TAREFAS PROPOSTAS.
• A. Resuma em poucas frases o parágrafo da entrevista sobre a zona euro que começa por «Sim, penso que é», mantendo os factos principais.
• B. Prossiga a entrevista sobre a saída dos países do Sul da Europa da zona euro, a partir da última frase apresentada.

EXCERTO SELECIONADO.
━━━━━━━━━━━━━━━━━━━━━━━━━━━━━━

Por Sara Sanz Pinto publicado em 7 Fev 2014 -14:21
O economista duvida
que Portugal e os restantes países do Sul da Europa sobrevivam a uma nova
recessão se continuarem na moeda única
Co-fundador do
partido Alternativa para a Alemanha e professor de Macroeconomia da
Universidade de Hamburg, Bernd Lucke afirma que a moeda única está ameaçar a
integração europeia. Na sua proposta defende uma dissolução progressiva e
estruturada da zona euro, com os países do Sul - Grécia, Chipre, Portugal,
Espanha e Itália - a abandonar o barco em primeiro lugar. Referindo a
flexibilidade do Velho Mundo em tantas outras questões, o economista de 51 anos
que já foi conselheiro do Banco Mundial esteve à conversa com o i e deixa aqui
o seu conselho a líderes e eleitores portugueses.
Defende a saída dos
países mediterrânicos da zona euro mas no tratado não existem mecanismos que
permitam a um país desistir da moeda única sem deixar a União Europeia. O que
pensa sobre isso?
Penso que deveriam
ser feitas alterações. Não é democrático negar a um país a possibilidade de
sair da zona euro se ele assim quiser. Imaginemos um governo eleito pelas
pessoas e com a ideia clara de que Portugal deveria sair da zona euro, porque
haveríamos de dizer ’não, não é possível’ se essa é a vontade democrática das
pessoas? Por isso defendo que devemos mudar os tratados, de forma que os países
possam abandonar a moeda única caso considerem que lhes está a ser prejudicial.
Mas acha que a saída
de um país da zona euro sem deixar a União Europeia pode ser feita de forma
ordeira?
Sim, penso que é
absolutamente possível fazer que isto se processe de uma forma ordeira.
Inclusivamente já apresentei propostas de como isso pode ser feito,
nomeadamente através da introdução de uma moeda nacional, primeiro como moeda
corrente paralela, para que inicialmente ambas as moedas circulem - o euro
seria usado para transacções em dinheiro e a moeda nacional para transacções
electrónicas, controlando-se assim a taxa de
câmbio durante o período de transição, para que nada de grave aconteça. Depois,
e de forma gradual, eliminar-se-ia o uso do euro. Não proponho a saída em
simultâneo dos cinco países do euro, mas sim que se comece por exemplo com
Chipre, depois a Grécia e assim sucessivamente.
Participou num debate
com o professor João Ferreira do Amaral que escreveu que Portugal perdeu 20% da
competitividade com a entrada na zona euro. Se o euro é um mau negócio para a
Alemanha, e pelos vistos para Portugal, quem é que está a ganhar com ele?
Penso que actualmente
a moeda única ainda é um negócio muito bom para a Alemanha, que fortaleceu a
sua posição competitiva em relação a outros países da zona euro. Portugal,
Grécia, Chipre, Itália e Espanha são claramente os perdedores da região porque
não conseguem aguentar-se face às pressões competitivas. No entanto, e a longo
prazo para a Alemanha, também nos espera um fim decepcionante, uma vez que
vamos ter de pagar muitas das dívidas dos governos, tendo em conta as garantias
que lhes oferecemos de acordo com as políticas de resgate da União Europeia.

━━━━━━━━━━━━━━━━━━━━━━━━━━━━━━

DADOS APRESENTADOS.
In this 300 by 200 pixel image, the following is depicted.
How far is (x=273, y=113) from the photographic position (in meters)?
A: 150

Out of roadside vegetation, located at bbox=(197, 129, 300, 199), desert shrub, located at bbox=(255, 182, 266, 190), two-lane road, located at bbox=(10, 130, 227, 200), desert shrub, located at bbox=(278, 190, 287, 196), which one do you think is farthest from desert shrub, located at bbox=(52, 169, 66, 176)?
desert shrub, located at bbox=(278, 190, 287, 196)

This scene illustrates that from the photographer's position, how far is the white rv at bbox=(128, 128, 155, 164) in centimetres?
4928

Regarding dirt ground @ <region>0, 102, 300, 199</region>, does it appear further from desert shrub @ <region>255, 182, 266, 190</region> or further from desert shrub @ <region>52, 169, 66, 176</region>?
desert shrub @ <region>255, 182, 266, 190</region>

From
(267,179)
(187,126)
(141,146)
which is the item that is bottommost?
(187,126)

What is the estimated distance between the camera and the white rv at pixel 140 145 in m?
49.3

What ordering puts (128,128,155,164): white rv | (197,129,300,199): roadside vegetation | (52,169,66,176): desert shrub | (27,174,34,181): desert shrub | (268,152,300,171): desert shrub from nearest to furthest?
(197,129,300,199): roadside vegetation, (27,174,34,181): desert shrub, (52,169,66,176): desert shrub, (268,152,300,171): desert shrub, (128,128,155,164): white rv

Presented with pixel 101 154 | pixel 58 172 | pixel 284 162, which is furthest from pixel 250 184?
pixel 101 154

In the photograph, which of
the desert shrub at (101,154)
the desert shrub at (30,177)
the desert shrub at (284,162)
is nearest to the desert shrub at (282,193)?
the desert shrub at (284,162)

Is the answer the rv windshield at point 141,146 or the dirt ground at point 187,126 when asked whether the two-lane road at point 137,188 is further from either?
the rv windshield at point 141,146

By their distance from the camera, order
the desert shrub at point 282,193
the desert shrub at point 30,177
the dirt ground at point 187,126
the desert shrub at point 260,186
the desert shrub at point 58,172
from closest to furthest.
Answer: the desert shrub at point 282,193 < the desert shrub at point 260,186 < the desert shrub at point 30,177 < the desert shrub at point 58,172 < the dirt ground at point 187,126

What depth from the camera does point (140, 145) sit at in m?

━━━━━━━━━━━━━━━━━━━━━━━━━━━━━━

RESPOSTAS.
• A. Bernd Lucke considera possível uma saída ordeira e já apresentou propostas nesse sentido. Primeiro seria introduzida uma moeda nacional paralela ao euro. O euro serviria para transações em dinheiro e a moeda nacional para transações eletrónicas, o que permitiria controlar a taxa de câmbio durante a transição. Depois, o uso do euro seria eliminado gradualmente. Os cinco países não sairiam em simultâneo: começar-se-ia, por exemplo, por Chipre, seguindo-se a Grécia e os restantes.

• B.
Por isso penso que no fim haverá perdedores dos dois lados
da moeda. Actualmente apenas lhes demos essas garantias e enquanto,
ficticiamente, a Grécia, Chipre e Portugal, estão a honrar o serviço da dívida
apenas temos perdas menores. Os nossos depositantes são prejudicados por taxas de
juros baixas, devido às políticas do Banco Central, que inunda os mercados de
dinheiro, e também porque perdoamos à Grécia parte do pagamento de juros, mas,
da perspectiva alemã,
grande parte do que teremos de suportar ainda está à nossa frente. Da perspectiva
dos países mediterrânicos é o contrário, vocês já ultrapassaram a pior parte em
termos de desemprego, deflação, cortes nos salários e todo esse tipo de
consequências.
Em alemão a palavra dívida ("Schuld") também
quer dizer culpa. Acha que os países do Sul são os únicos responsáveis pela
situação em que se encontram?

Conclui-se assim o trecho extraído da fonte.